(Reading passage)
A baking drama broke out on TikTok, and it looked small at first. Then it spread like a much bigger creator story. At the center were two dessert creators, SweetTreatsByAshley and Cake by Kaity. The dispute began after Cake by Kaity accused Ashley of posting a Fruity Pebbles cake pop recipe from her paid digital cookbook. According to Dexerto, Kaity asked Ashley to take the video down within 24 hours and said the recipe was protected by copyright. Ashley responded with an emotional video. It passed 19,000,000 views and quickly pushed the argument beyond their usual baking audience. She said she had never bought Kaity's cookbook and had made her own version with boxed cake mix and public cake pop ratios.

Why the argument went viral

At first glance, this is a fight between two bakers over a small dessert on a stick. In practice, the internet got perfect TikTok drama. There was an accusation, a tearful response, a familiar product, a debate about ownership, and an audience ready to inspect every frame. Fruity Pebbles cake pops do not sound like the center of a major scandal. That is exactly why the story works. The smaller the object, the sharper the reaction feels. Viewers did not only see a recipe. They saw a fight over who gets to call an idea theirs on TikTok. Viewers, other bakers, and brands quickly joined the discussion. Many sided with Ashley and challenged the logic of the claim. Recipes are repeated, changed, and carried from one kitchen to another all the time. Can one creator really lock down a mix of cereal, cream, and coating?
This story did not catch because of the dessert. It caught because creators fear watching their work become someone else's viral clip.

What is confirmed

It is publicly confirmed that Kaity accused Ashley of using a recipe from a paid cookbook. Ashley denied that and said she had not bought the book. Her response passed 19,000,000 views, turning the dispute into a wider creator story. Dexerto reported that users pointed to the limits of U.S. copyright law. A simple list of ingredients and basic directions usually cannot be protected as a standalone copyrighted work. The book text, photos, recipe selection, and creative explanation may still be protected separately. That detail matters. It does not make the argument meaningless, but it changes the tone. Legally, the issue is more complex than saying someone stole a recipe. Ethically, it is not simple either. TikTok creators live by audience trust as much as by legal rules.

(Supplied data)
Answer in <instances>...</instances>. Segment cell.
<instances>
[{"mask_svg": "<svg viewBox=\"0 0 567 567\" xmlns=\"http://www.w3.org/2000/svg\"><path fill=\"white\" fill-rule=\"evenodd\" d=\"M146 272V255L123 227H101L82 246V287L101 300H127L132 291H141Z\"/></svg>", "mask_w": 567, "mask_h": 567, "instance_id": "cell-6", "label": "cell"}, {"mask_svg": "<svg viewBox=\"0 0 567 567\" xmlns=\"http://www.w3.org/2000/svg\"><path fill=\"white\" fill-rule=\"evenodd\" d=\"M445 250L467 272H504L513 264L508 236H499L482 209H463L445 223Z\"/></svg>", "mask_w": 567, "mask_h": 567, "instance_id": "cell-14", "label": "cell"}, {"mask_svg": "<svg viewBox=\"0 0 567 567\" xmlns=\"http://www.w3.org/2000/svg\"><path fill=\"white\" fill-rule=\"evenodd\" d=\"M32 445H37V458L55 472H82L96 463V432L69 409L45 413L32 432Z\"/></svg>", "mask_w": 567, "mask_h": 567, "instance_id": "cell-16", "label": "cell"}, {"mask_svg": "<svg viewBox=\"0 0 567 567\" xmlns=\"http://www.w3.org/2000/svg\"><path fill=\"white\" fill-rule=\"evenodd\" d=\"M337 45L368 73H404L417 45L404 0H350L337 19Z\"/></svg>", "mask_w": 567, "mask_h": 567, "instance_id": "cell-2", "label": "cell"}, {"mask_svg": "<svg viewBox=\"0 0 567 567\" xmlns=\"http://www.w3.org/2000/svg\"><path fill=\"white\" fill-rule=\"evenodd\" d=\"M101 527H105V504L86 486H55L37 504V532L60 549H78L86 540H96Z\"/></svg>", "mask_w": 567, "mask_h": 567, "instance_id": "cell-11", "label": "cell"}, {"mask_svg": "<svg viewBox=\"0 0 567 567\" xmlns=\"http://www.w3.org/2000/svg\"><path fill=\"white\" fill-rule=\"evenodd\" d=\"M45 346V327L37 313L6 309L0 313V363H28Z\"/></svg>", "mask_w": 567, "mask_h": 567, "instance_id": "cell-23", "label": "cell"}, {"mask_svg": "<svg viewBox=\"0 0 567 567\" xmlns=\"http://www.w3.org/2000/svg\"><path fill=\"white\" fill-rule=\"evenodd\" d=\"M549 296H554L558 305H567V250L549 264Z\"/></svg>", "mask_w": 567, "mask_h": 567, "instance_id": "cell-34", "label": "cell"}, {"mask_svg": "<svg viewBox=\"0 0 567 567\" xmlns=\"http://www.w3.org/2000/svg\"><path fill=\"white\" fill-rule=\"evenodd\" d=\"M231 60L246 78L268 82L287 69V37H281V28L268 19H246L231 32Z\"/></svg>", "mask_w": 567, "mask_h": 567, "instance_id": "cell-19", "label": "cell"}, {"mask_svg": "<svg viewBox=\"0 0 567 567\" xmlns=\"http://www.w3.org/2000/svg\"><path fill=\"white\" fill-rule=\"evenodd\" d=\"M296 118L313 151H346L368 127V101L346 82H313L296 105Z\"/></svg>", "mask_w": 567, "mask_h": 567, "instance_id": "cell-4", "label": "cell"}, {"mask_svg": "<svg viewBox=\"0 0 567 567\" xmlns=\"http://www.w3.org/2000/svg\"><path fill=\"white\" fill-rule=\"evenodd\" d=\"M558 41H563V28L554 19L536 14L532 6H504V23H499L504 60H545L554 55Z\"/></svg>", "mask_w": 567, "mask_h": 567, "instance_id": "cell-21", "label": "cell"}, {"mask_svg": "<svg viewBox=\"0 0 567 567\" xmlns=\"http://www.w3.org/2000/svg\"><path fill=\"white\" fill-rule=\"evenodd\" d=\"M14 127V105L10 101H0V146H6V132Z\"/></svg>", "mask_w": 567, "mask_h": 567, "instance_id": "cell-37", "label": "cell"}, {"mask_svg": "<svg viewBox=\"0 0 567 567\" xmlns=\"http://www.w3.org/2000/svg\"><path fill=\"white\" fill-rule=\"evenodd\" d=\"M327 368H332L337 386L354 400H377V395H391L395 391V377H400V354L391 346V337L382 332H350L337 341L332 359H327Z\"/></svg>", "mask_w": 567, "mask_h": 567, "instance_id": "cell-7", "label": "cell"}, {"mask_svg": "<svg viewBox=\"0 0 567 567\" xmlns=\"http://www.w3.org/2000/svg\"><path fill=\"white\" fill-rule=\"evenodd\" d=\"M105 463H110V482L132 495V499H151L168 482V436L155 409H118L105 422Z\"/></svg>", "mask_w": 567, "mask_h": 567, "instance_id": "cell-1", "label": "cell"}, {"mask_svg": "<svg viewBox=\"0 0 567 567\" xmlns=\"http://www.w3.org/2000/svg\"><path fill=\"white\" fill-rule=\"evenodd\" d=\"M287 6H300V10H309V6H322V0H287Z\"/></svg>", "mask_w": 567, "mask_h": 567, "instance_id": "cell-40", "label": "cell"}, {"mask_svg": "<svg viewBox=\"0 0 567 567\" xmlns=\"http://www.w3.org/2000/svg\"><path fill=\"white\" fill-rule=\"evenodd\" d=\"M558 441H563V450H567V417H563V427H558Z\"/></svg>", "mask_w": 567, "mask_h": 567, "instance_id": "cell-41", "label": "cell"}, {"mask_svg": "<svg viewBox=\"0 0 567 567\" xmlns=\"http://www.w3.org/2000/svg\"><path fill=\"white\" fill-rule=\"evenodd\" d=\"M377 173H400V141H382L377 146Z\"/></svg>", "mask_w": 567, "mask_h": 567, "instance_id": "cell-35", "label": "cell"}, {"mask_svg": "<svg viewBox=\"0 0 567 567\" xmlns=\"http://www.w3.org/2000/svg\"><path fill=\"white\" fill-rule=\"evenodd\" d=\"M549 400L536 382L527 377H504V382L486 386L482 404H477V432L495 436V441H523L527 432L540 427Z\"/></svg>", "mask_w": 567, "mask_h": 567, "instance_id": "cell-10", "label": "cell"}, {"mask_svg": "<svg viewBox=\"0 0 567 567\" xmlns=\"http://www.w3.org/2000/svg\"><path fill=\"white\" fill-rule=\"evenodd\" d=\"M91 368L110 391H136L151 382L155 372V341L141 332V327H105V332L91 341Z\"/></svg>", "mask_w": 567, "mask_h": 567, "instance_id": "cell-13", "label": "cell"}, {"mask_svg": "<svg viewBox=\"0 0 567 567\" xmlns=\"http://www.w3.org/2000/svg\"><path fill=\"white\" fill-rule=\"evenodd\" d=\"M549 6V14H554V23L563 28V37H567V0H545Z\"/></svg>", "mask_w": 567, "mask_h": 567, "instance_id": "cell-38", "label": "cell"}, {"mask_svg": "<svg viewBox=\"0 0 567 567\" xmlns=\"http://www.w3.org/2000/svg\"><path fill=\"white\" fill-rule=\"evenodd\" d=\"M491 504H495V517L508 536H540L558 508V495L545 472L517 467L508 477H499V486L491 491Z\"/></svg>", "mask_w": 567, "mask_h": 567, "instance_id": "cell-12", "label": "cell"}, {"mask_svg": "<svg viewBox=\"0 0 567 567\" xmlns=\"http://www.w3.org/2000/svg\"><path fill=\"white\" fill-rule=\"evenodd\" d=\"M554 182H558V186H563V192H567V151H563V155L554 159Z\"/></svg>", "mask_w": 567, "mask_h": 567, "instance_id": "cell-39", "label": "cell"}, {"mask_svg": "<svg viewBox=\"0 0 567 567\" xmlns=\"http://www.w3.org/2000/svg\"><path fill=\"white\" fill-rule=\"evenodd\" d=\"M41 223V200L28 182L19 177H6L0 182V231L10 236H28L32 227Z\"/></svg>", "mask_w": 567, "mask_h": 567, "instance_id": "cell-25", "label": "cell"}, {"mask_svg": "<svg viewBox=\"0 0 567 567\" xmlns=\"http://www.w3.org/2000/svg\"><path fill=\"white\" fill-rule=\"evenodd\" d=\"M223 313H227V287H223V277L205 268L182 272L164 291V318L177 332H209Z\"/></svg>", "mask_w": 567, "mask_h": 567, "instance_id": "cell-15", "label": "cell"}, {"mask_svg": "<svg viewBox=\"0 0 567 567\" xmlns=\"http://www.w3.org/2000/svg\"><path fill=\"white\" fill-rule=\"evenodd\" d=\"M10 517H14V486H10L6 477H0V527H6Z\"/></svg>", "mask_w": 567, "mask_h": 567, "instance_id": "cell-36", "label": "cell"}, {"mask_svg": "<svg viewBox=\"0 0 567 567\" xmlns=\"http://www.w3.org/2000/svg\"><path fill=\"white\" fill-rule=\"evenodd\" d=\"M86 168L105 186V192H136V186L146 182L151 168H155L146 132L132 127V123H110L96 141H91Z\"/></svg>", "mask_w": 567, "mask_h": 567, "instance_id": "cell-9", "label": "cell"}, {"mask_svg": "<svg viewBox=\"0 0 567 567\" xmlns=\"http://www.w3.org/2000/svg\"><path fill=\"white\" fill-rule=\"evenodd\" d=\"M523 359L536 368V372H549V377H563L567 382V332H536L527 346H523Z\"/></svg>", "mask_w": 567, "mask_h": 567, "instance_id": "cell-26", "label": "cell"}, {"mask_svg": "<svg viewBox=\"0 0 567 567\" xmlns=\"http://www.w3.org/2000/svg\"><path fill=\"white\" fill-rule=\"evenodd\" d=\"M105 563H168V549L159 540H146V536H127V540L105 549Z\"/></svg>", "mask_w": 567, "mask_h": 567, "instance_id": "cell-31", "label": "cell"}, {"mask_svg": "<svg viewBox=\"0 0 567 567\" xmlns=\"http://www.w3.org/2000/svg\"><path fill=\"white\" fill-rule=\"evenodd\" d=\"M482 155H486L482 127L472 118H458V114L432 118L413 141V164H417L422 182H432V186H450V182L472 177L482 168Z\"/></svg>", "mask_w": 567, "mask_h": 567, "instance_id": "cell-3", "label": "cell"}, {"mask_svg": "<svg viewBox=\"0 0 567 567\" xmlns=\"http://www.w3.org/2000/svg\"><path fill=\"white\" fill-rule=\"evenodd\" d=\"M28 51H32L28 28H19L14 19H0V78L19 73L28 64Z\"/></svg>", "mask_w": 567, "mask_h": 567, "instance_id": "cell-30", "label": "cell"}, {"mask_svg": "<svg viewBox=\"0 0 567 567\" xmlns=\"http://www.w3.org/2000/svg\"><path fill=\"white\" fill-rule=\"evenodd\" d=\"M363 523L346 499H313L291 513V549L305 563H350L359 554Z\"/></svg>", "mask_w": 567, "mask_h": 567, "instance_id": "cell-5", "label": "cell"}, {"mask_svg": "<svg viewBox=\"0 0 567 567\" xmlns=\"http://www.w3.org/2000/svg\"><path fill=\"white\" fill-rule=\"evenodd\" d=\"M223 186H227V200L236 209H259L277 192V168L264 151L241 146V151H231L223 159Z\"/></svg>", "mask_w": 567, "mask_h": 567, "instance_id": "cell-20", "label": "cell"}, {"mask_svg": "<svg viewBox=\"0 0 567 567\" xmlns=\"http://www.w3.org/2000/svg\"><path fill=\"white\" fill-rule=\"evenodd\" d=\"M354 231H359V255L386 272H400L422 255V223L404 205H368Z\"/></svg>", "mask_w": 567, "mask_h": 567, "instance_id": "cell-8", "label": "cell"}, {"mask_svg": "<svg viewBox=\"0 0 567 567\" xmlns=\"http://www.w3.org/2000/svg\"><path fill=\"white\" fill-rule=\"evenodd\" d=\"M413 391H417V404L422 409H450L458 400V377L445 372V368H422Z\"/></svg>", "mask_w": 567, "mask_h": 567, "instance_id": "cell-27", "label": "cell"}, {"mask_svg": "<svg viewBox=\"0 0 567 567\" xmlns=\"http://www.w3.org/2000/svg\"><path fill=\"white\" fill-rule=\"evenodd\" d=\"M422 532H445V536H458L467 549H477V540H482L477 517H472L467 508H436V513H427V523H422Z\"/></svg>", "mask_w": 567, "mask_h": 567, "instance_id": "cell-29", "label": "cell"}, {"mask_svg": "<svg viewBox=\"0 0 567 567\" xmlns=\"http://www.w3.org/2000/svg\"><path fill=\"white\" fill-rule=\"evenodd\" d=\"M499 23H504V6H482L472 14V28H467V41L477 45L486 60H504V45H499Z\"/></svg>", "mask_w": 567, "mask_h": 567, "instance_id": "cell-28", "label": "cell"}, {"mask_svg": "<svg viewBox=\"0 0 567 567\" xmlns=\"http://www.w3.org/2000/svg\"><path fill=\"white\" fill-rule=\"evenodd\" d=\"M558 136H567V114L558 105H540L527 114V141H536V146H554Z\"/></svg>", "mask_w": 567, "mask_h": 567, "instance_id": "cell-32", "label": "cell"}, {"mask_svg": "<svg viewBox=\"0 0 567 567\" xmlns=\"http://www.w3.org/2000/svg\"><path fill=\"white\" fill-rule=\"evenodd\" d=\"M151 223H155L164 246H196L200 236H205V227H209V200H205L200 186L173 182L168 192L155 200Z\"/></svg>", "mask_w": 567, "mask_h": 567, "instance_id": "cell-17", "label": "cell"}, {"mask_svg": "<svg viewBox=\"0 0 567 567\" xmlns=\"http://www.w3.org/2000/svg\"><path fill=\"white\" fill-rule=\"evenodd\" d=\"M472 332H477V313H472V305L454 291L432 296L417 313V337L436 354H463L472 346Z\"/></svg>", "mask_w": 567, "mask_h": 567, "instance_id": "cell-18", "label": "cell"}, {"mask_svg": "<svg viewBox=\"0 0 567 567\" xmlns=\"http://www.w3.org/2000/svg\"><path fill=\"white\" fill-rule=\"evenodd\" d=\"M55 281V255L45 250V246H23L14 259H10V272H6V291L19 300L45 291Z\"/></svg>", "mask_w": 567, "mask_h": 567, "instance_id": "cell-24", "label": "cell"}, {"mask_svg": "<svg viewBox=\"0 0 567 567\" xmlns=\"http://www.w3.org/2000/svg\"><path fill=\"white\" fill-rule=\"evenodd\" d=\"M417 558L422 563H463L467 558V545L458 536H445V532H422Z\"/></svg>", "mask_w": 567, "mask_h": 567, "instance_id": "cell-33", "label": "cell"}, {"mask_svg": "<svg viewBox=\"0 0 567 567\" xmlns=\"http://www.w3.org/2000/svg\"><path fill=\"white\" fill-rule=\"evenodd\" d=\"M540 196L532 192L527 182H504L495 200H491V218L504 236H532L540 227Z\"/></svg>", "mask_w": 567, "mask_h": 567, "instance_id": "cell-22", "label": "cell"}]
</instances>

(Work required) Copy the part of the article on the TikTok baking dispute starting with "What is confirmed" and going on through "by legal rules.", swapping "U.S. copyright law" for "American copyright law". None of the material is needed here.

(Task output)
What is confirmed

It is publicly confirmed that Kaity accused Ashley of using a recipe from a paid cookbook. Ashley denied that and said she had not bought the book. Her response passed 19,000,000 views, turning the dispute into a wider creator story. Dexerto reported that users pointed to the limits of American copyright law. A simple list of ingredients and basic directions usually cannot be protected as a standalone copyrighted work. The book text, photos, recipe selection, and creative explanation may still be protected separately. That detail matters. It does not make the argument meaningless, but it changes the tone. Legally, the issue is more complex than saying someone stole a recipe. Ethically, it is not simple either. TikTok creators live by audience trust as much as by legal rules.